The data behind them is intimate. The privacy policies vary wildly. The regulatory environment is still catching up. A few minutes of reading before you commit can save you years of regret.
If you want more
Three rules for picking one
- Find the privacy policy first. If you can't find one, or it's vague about "sharing with partners", walk away.
- Look for non-US data residency if you care about post-Roe legal exposure (period trackers especially). Apps with EU data residency or local-only storage are a stronger position.
- Prefer paid apps over free when the data is sensitive. Free apps usually monetise by sharing data; paid apps don't have to.

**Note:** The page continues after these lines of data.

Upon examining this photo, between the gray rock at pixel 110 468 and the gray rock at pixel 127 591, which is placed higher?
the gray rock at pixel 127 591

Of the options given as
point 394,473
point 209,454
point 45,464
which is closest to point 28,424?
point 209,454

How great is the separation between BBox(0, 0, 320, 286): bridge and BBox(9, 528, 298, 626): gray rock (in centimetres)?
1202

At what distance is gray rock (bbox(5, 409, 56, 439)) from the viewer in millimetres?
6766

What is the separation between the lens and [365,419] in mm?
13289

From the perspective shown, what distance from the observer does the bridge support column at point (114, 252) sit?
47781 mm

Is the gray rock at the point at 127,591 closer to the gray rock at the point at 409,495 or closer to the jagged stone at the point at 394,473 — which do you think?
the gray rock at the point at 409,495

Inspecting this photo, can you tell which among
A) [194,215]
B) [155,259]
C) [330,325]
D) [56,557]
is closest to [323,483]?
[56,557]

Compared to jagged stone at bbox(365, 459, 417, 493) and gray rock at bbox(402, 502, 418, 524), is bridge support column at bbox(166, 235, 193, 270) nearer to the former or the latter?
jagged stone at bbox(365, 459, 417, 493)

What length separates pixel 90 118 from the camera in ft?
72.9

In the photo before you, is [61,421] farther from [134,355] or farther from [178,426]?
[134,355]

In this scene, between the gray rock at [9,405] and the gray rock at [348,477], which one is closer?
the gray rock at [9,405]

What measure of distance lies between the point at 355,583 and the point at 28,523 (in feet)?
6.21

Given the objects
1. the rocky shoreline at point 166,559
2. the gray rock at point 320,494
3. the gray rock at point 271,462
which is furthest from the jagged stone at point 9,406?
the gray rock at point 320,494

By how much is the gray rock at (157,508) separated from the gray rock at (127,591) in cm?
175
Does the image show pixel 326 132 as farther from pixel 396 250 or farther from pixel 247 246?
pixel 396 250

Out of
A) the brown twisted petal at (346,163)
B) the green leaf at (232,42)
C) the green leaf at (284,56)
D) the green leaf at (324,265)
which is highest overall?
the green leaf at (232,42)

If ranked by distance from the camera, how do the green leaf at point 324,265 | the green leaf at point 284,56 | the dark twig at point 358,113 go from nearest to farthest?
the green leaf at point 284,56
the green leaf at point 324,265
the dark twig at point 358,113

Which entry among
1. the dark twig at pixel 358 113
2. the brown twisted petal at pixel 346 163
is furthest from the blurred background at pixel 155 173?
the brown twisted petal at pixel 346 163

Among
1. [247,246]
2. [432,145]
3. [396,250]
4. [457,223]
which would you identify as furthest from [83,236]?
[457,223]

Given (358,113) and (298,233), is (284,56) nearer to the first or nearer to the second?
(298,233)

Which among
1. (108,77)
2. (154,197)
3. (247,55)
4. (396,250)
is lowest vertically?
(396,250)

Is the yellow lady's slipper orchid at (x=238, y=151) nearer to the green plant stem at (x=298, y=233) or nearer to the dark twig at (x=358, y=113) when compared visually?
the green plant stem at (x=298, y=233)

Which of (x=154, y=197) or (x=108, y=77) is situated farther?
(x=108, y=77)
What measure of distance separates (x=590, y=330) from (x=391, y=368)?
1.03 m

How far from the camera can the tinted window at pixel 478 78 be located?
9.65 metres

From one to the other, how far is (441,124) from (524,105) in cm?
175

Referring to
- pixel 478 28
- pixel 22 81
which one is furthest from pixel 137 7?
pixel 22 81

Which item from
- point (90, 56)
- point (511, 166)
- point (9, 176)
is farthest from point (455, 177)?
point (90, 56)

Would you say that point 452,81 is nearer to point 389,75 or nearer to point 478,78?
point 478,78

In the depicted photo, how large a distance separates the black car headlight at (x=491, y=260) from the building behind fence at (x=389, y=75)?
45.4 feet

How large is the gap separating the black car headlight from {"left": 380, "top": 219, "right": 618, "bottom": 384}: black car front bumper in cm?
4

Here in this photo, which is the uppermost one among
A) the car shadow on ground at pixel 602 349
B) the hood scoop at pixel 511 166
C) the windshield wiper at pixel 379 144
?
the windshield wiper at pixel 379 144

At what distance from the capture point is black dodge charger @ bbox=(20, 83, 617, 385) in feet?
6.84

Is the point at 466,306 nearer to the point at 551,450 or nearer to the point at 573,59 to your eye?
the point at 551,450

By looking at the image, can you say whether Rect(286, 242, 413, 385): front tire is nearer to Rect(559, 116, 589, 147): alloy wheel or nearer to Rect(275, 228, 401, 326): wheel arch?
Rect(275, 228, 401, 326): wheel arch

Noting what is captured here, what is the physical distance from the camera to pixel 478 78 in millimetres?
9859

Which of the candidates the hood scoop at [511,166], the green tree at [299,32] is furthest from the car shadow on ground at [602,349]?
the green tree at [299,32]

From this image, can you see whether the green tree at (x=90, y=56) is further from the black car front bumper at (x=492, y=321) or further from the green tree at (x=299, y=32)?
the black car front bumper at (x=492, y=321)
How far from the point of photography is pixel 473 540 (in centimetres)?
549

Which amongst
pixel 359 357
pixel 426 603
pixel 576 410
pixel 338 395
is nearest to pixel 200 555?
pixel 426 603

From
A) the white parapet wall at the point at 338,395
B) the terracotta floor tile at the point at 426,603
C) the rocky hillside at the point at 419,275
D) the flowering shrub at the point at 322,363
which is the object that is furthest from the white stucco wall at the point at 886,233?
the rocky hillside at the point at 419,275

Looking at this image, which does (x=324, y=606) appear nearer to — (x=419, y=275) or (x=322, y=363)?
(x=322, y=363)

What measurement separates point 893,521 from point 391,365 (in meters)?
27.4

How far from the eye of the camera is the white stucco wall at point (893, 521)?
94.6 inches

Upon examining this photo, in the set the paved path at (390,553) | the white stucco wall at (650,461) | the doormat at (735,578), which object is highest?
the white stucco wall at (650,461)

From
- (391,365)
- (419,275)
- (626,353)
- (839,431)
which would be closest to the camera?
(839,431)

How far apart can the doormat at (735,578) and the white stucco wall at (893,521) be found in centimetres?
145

What to know about period trackers specifically
Since the 2022 US Supreme Court decision overturning Roe v. Wade, US prosecutors have sought reproductive-health digital evidence — including chat messages about abortion medication and location data — in several documented cases (most notably Nebraska v. Burgess, 2023, where Facebook Messenger records were used). No published case has yet involved a subpoena of a period-tracker app specifically — but the legal pathway is open, and privacy advocates have flagged trackers as a clear risk surface. Outside the US, the risk is lower but not zero. If you live in or visit the US, prefer apps that store data only on the device, or use a paper diary.